Shockingly, after surviving the attack, Frank Costello refused to name his attacker at trial and made peace with Genovese. In return for keeping control of his New Orleans slot machines and Florida gambling ring, Costello turned over control of the Luciano family to Vito Genovese.
A Natural Death And Legacy
Despite no longer being the “Boss of Bosses,” Frank Costello retained a certain air of respect even after his retirement.
Associates still referred to him as the “Prime Minister of the Underworld,” and many bosses, capos, and consiglieres paid visits to his Waldorf Astoria penthouse to seek his counsel on Mafia family matters. In his free time, he devoted himself to landscaping and participating in local horticulture shows.

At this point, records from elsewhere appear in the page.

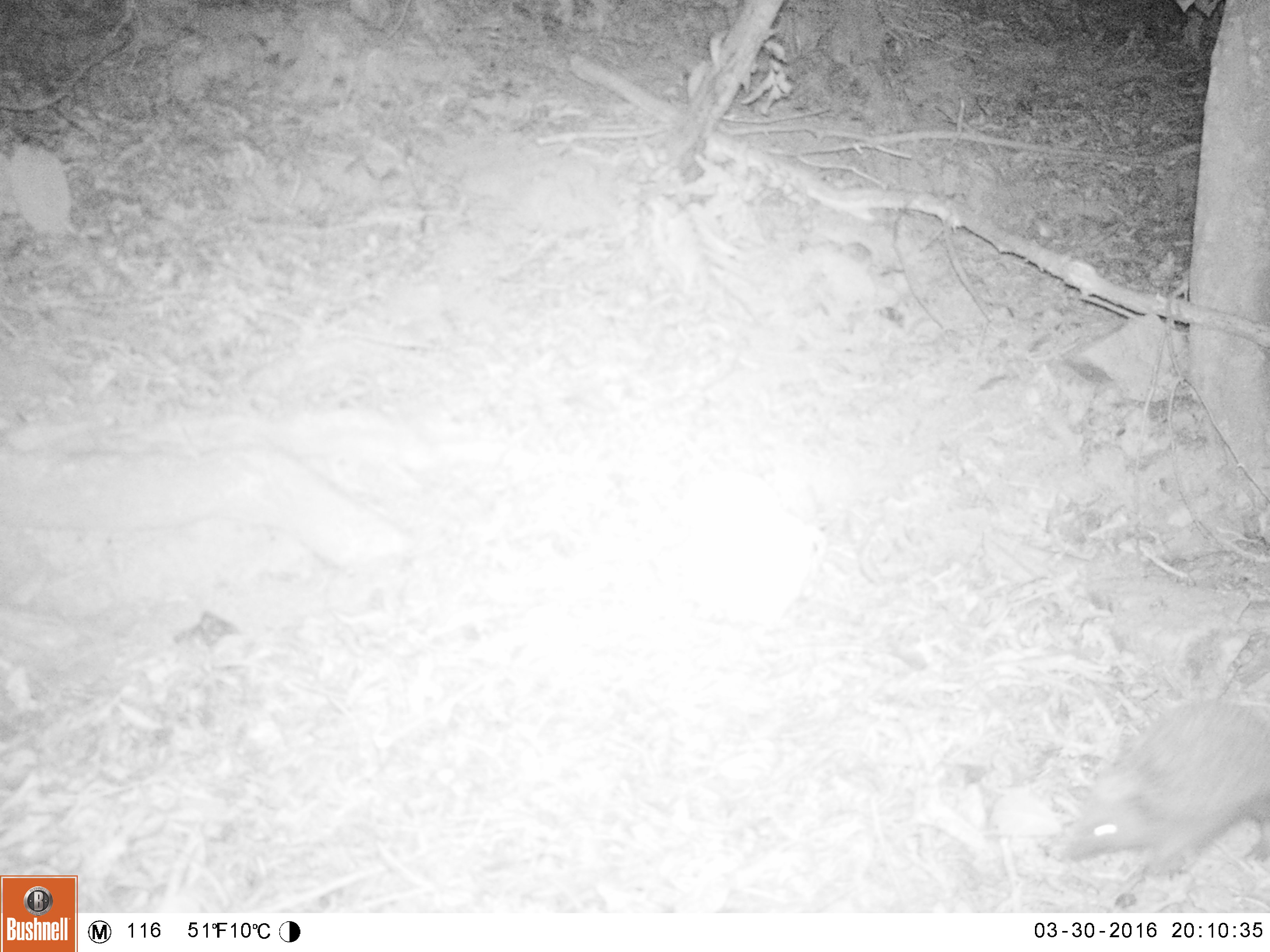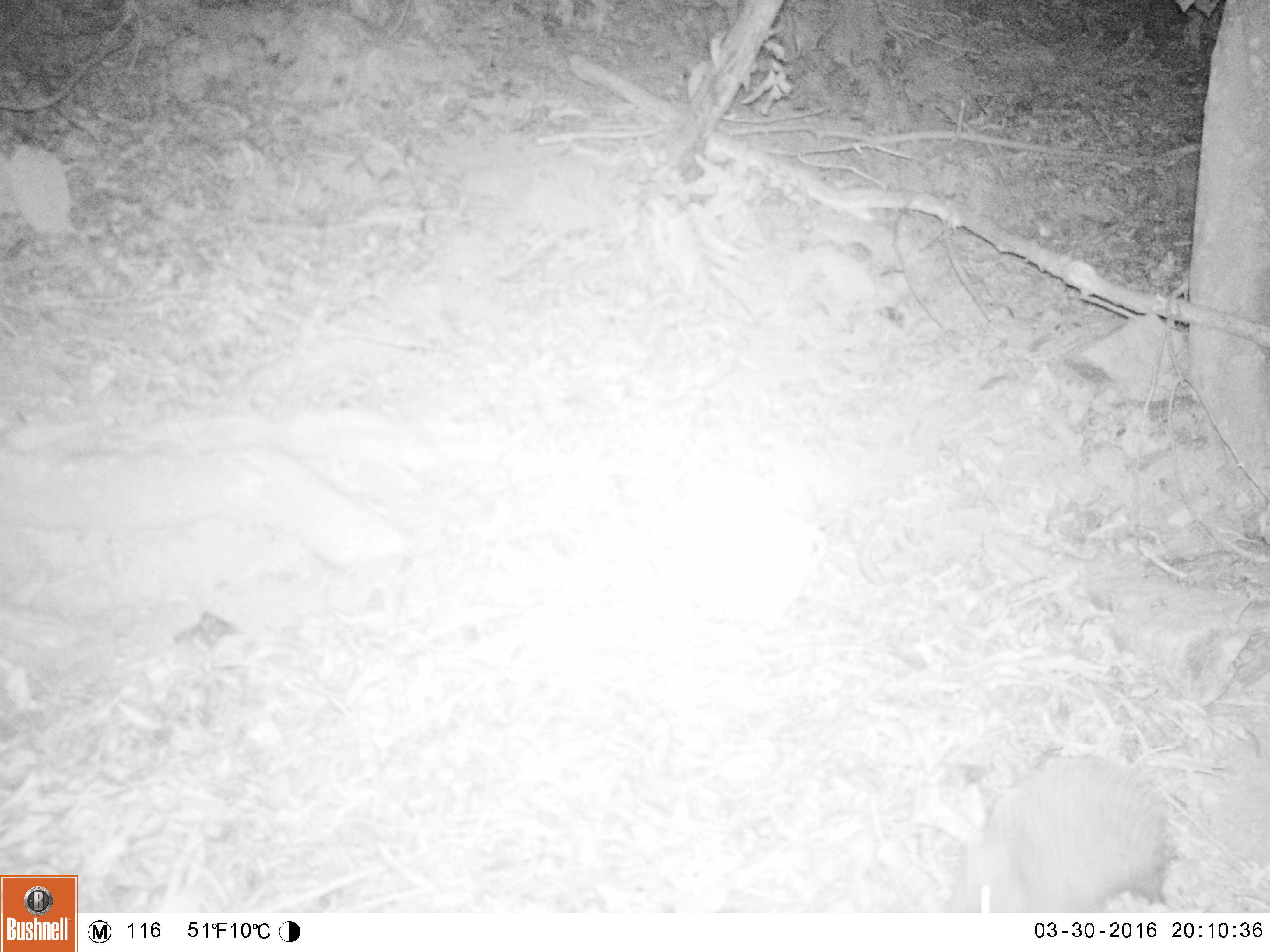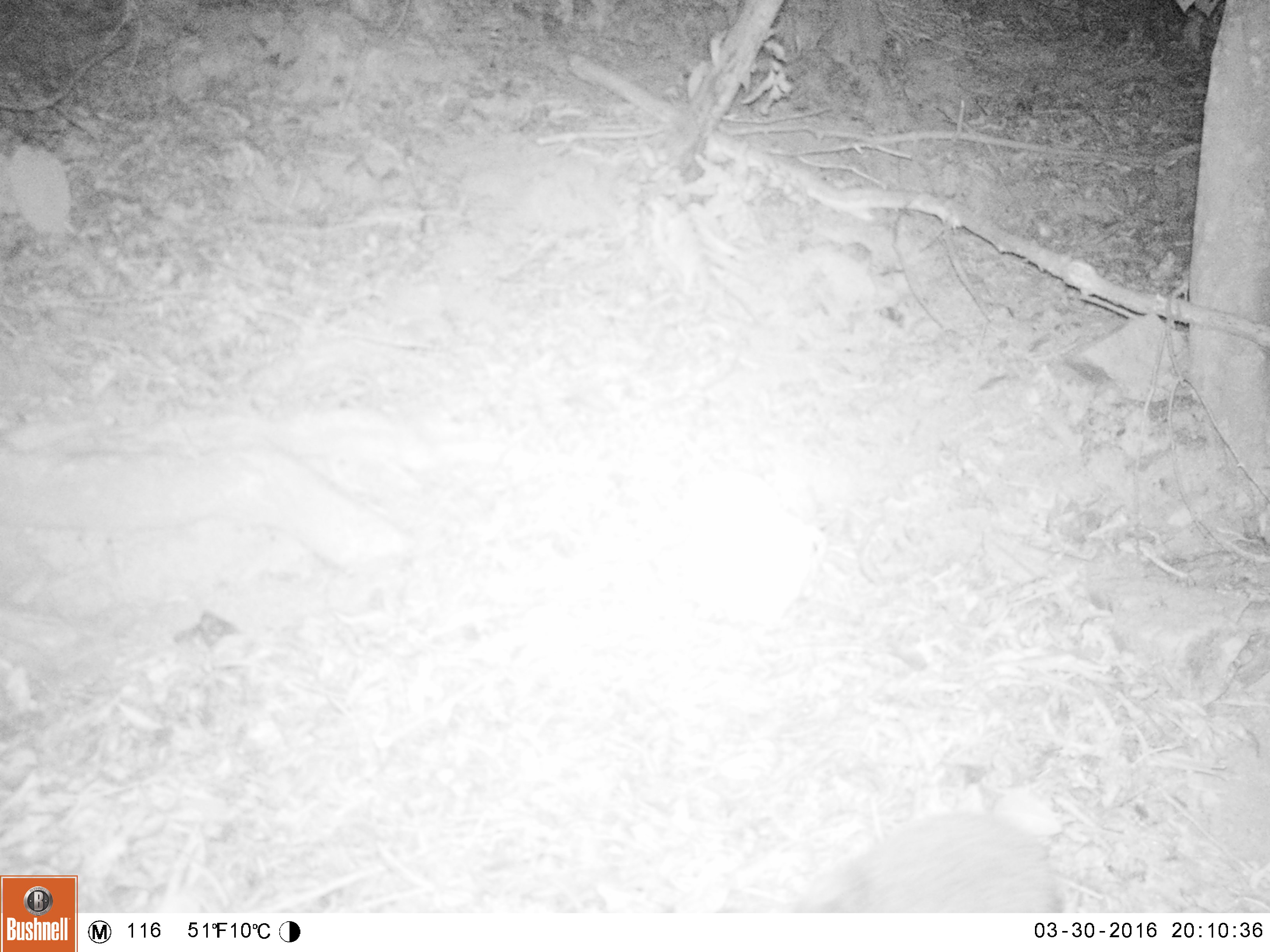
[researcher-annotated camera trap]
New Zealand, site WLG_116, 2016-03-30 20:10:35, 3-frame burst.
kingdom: Animalia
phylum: Chordata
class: Mammalia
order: Eulipotyphla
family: Erinaceidae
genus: Erinaceus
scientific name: Erinaceus europaeus europaeus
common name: european hedgehog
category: hedgehog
Hedgehog (european hedgehog) (Erinaceus europaeus europaeus).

The legacy continues today, even past his inspiring of The Godfather. Costello is featured in the new drama series titled Godfather of Harlem which stars Forest Whitaker as the titular character, mobster Bumpy Johnson.
In the show, Johnson requires Costello’s influence in the reelection of an ally, Rev. Adam Clayton Powell Jr. In real life, Johnson did have connections to Costello through Lucky Luciano and Gigante of the Luciano family.
Though he continued to be an invaluable source of advice to his associates, Costello’s bank account, however, was drained from all his legal battles and the real-life Godfather had to ask for loans from close friends on several occasions.
In 1973 at the ripe old age of 82, Frank Costello suffered a heart attack at his home. He died on February 18, becoming one of the only mob bosses to live a long life and die in his home of old age.